Dataset records:

§

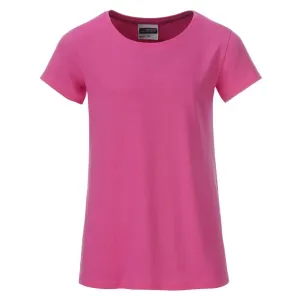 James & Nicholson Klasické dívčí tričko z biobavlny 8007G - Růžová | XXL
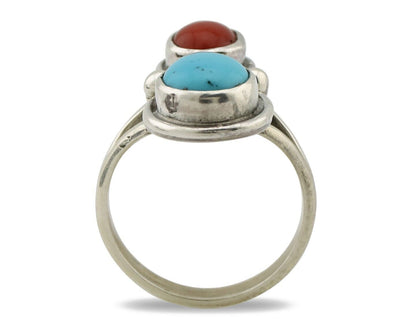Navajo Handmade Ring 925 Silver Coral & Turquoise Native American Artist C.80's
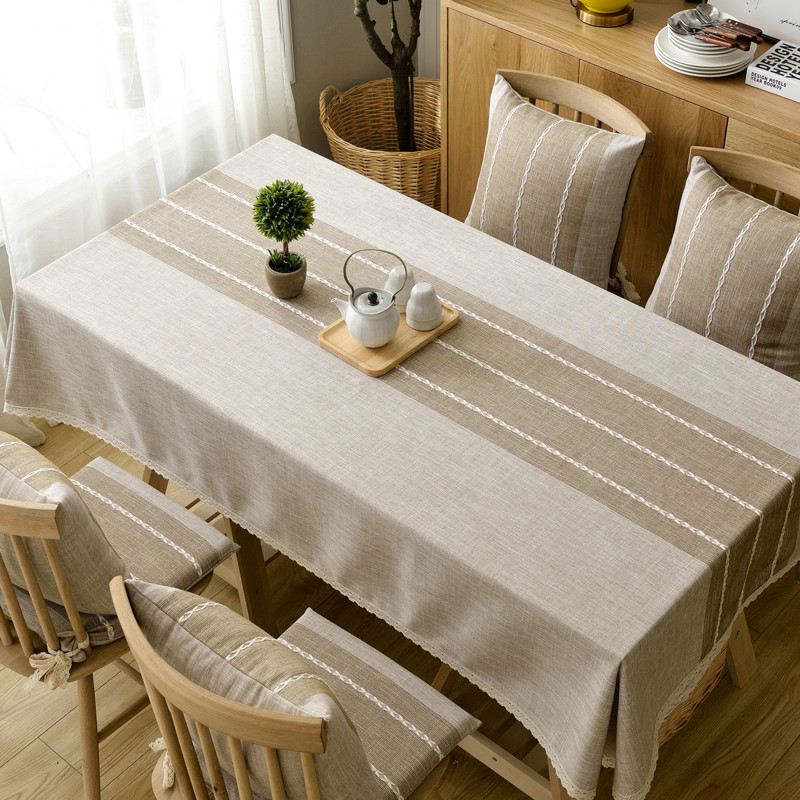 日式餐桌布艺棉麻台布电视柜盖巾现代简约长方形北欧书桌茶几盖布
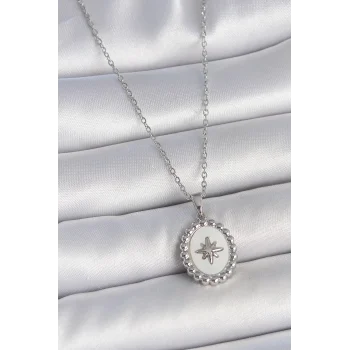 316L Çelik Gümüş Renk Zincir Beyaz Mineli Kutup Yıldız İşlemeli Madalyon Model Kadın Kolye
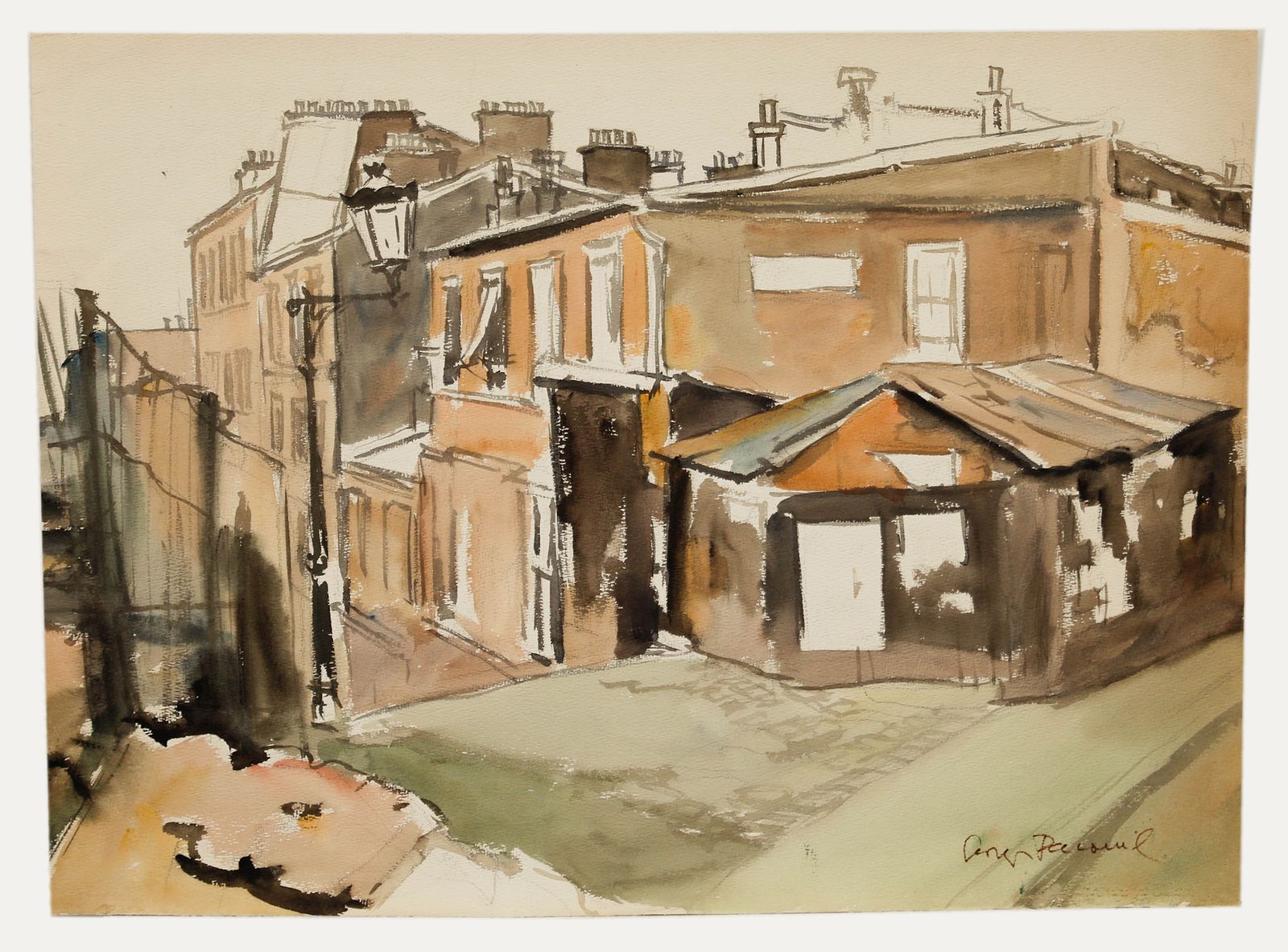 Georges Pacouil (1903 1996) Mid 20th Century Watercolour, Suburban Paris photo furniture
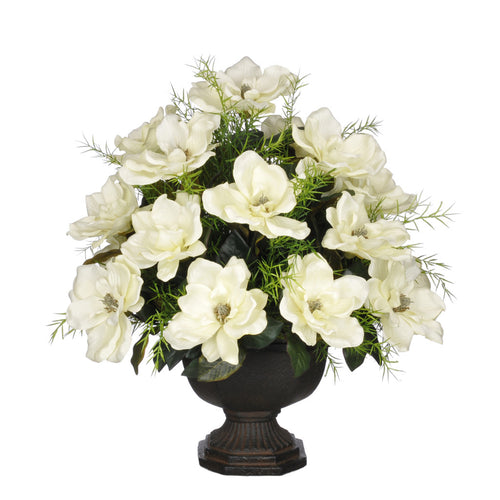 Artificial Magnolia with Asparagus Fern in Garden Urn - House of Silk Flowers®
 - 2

§

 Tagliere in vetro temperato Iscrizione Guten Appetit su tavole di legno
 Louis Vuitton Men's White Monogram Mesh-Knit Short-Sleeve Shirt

§

Action item: Find every line in the listing above that contains the string "Shirt", and copy each such line. Uppercase and lowercase letters count as different.

Exercise result:
 Louis Vuitton Men's White Monogram Mesh-Knit Short-Sleeve Shirt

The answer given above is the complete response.